El inventor fue Joseph Justus Scaliger. En 1583, recién estrenado el calendario gregoriano, este autor francés convertido al protestantismo publicó su Opus de Emendatione Tempore, en la que exponía un sistema sumamente simple para datar acontecimientos: contar los días a partir de una fecha. La elección de ésta es una cuestión que hoy carece de interés, pero en en sus cálculos buscó la coincidencia del ciclo lunar o metónico, el solar y el periodo de recaudación de impuestos en la antigua Roma. Esto le dio como fecha de inicio de su cuenta el lunes 24 de enero del año 4183 antes de Cristo según el calendario juliano (24 de noviembre en el gregoriano). Los días se referirían a dicho momento. Así, diríamos que el 1 de enero de 2000 acaeció el 2451544. Scaliger decidió llamar día juliano a tal datación en honor a su padre, Julius Cesar -el nombre no tiene por tanto nada que ver con el calendario juliano-. La cuenta comienza por cero y a mediodía (de Greenwich).

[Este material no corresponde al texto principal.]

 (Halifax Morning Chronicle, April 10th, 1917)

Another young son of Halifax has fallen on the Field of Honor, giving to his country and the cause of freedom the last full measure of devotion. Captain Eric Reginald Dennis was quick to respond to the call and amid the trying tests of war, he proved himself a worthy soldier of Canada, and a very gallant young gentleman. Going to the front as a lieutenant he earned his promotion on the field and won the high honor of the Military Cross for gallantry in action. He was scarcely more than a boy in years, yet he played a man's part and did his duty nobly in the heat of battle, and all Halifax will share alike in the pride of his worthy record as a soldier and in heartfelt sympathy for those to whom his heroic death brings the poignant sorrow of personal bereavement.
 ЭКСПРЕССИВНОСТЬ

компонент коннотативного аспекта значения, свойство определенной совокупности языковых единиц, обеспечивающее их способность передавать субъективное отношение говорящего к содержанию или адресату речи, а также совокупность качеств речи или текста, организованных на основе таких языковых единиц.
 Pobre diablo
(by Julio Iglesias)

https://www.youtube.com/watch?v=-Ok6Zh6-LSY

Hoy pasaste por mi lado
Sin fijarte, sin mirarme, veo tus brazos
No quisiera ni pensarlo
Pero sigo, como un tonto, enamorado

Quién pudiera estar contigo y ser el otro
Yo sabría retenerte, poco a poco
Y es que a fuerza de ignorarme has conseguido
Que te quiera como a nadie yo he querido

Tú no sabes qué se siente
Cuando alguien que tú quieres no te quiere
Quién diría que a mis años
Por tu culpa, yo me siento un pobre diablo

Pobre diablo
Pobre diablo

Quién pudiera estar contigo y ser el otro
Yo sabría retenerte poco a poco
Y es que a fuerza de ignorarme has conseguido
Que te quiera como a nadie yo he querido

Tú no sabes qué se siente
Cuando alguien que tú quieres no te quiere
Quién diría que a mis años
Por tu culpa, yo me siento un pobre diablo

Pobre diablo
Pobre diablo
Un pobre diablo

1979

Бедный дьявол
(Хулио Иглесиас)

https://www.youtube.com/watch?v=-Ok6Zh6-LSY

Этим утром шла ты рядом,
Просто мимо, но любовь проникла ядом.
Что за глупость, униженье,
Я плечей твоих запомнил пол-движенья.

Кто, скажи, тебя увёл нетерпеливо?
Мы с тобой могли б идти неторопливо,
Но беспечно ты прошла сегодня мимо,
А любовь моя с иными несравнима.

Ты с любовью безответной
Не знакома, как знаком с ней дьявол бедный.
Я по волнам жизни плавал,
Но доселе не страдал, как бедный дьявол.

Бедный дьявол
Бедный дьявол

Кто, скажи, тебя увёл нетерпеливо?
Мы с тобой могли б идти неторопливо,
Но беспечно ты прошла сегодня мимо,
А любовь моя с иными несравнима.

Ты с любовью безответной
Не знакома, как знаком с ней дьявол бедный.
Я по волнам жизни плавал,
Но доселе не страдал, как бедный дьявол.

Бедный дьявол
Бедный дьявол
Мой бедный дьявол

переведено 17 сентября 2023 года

Posteriormente se introdujeron periodos menores como divisiones decimales del día. Por tanto, para ser precisos deberíamos haber dicho que el uno de enero de 2000 fue el día juliano 2451544,5. Obvia decir lo útil que un sistema semejante ha resultado para la astronomía desde la época de su invención hasta la actualidad, en la que el instrumental y los registros están controlados por computadoras. Como curiosidad, los ciclos que Scaliger utilizó se repiten cada 7890 años, lo que denominó año juliano.

A partir del día juliano se pueden calcular fácilmente dos fechas más relacionadas con él: el día juliano modificado, que pretende hacer menos engorroso su uso, y que son las cinco cifras menos significativas; y el día lidiano, número de días transcurrido desde la entrada en vigor del calendario gregoriano, el 14 de octubre de 1582. El nombre del último deriva de Luigi Lilio Ghiraldi, como reconocimiento a su aportación a dicho sistema. Existen numerosas aplicaciones para calcular el día juliano disponibles en la red a partir de nuestra fecha. De hecho, la mejor forma de traducir una fecha de un calendario a otro es emplear como intermediario el día juliano.